TEXT SHOWN =>

I have no interest in making replicas... the fine line between "replica" and "fake" is too gray for me... don't even want to go there. But I would like to be able to copy some basic design motifs from existing coins... like the excellent galleon off the back of a British pre-decimal 1/2p, or the eagle on the back of a Washington Quarter... then use them in a different context. I'm far more interested in fantasies and original works.

Before you go to the (very extensive) trouble of building a press, I suggest you compare what you'd spend with what it would cost to obtain an old used one. They're not as expensive as you might think if you shop around... and somebody has already gone through the engineering and made all the mistakes so you don't have to. I see you're in KC... that's just five hours away. I'm in the extreme NW corner of Arkansas just down Hwy 71 from you. If I'm around you'd be welcome to stop and visit. I have a Zeh & Hahnemann model 5, 30 ton screw-type percussion press that is currently not being used here. The motor is 2hp three-phase, the leather clutch belt is in good shape. I have other smaller or larger presses that perform all the same functions so it is currently superfluous for me. I got it because I thought I was going into high level production on buttons... but that plan never came off so I never actually bolted it down and got it running, but it's been well cared for and everything is there. It's just sitting in a corner right now. This size press would be ideal for striking pieces in the dime/penny/nickel size range. Weighs about 2500 pounds and would need to be bolted down to a solid slab floor. Shipping on these heavy things can be a real pain, but you're close enough to haul it in a day on a trailer. I don't have any photos of it, but this Z&H #5 is basically the slightly smaller sibling of the Z&H #7 that I show on my website... the gray one next to the blue manual one.... http://www.shirepost.com/ShopTour.html
This is a late 18th century design originally run from a steam-driven line shaft and converted to electric drive. The overhead shaft is run by the electric motor. There are two clutch plates mounted on the shaft. The operator moves a lever which shifts the clutch shaft longitudinally, engaging one plate to the screw flywheel through a leather belt and driving it down. When the lever is released the other clutch plate engages, raising the flywheel back up to start position. It's quite ingenious and far more sophisticated that something anybody could conceivably make on their own.

TASKS TO COMPLETE =>
#1 Answer from the coin press text:
(a) What motor drives the Zeh & Hahnemann model 5 press?
(b) About how much does that press weigh?
(c) What happens when the operator releases the lever?
#2 Extend the coin press text past its final sentence.
Nothing in the material is needed.

INFORMATION PROVIDED =>
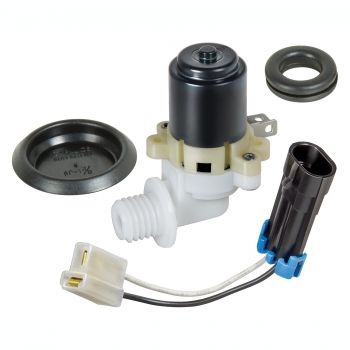 Windshield Washer Pump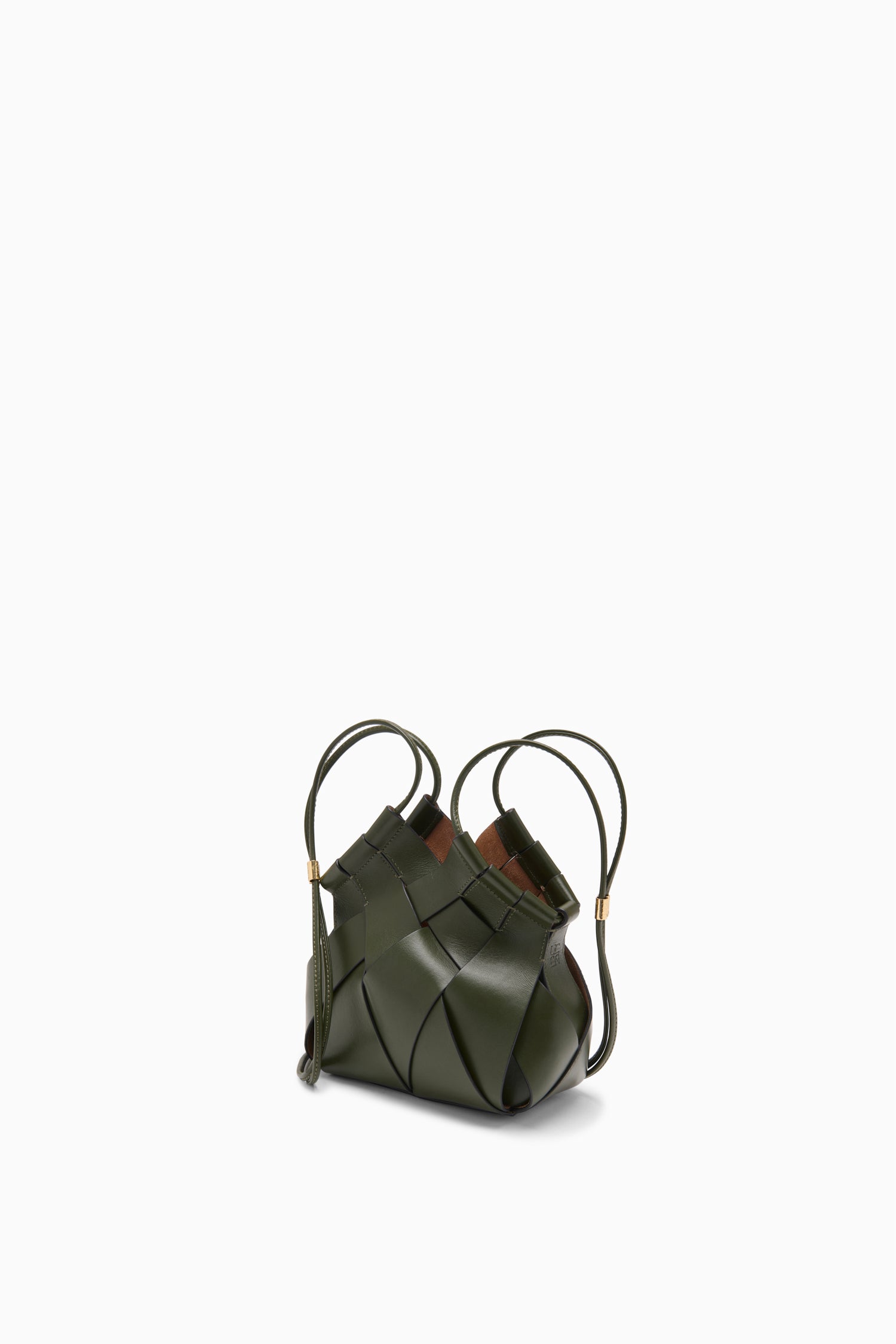 Charlotte Crossbody - Militaire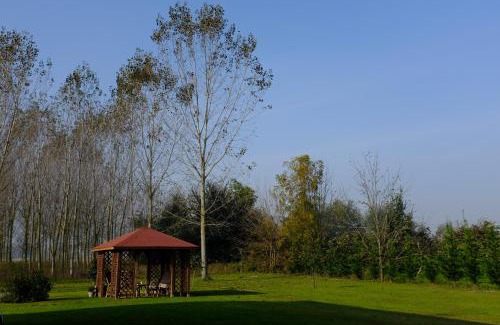 Bondeno House | Corte Stellata Holiday Apartments
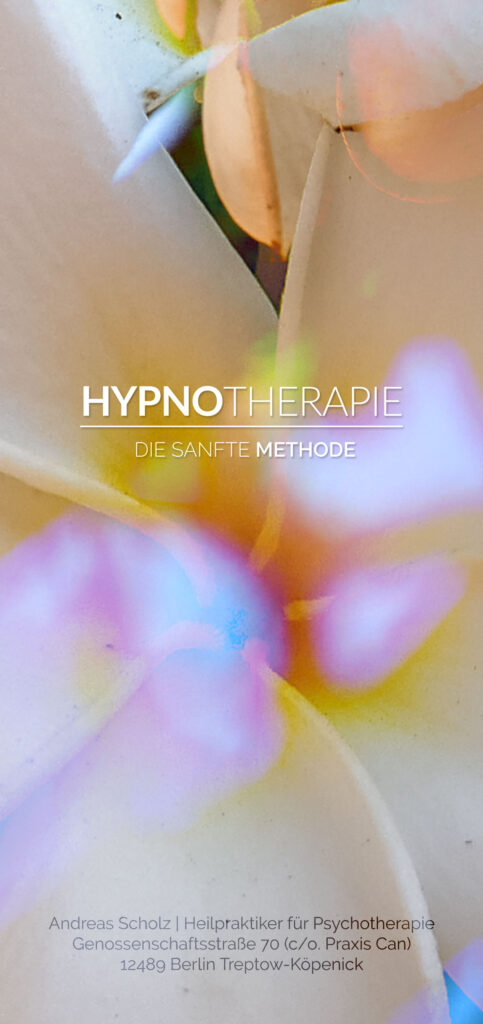 Hypnotherapie Berlin ✓ Adlershof Hypnotherapie Berlin Adlershof (Treptow-Köpenick) Nähe Johannisthal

SOLVED PROBLEMS =>
#1
(a) A 2hp three-phase motor.
(b) About 2500 pounds.
(c) The other clutch plate engages and raises the flywheel back up to its start position.

#2
Quote:
Originally Posted by SVD
Just finished reading my copy yesterday - I agree, it's a great book! The info on how to copy an existing coin is interesting, and I can see it being potentially usefull if you're ever called on to make replica coins. From a web search it appears Mr. Larson has been doing some of that in Isreal. He set up for making some very faithful copies, then added his signature to the coin's edge so you can tell they're replicas.
Sometime this summer I have to find someone with a machine shop so I can make / help make a press for hammer forging (similar to the one on page 138 but with a few modifications) and then design a token of my own.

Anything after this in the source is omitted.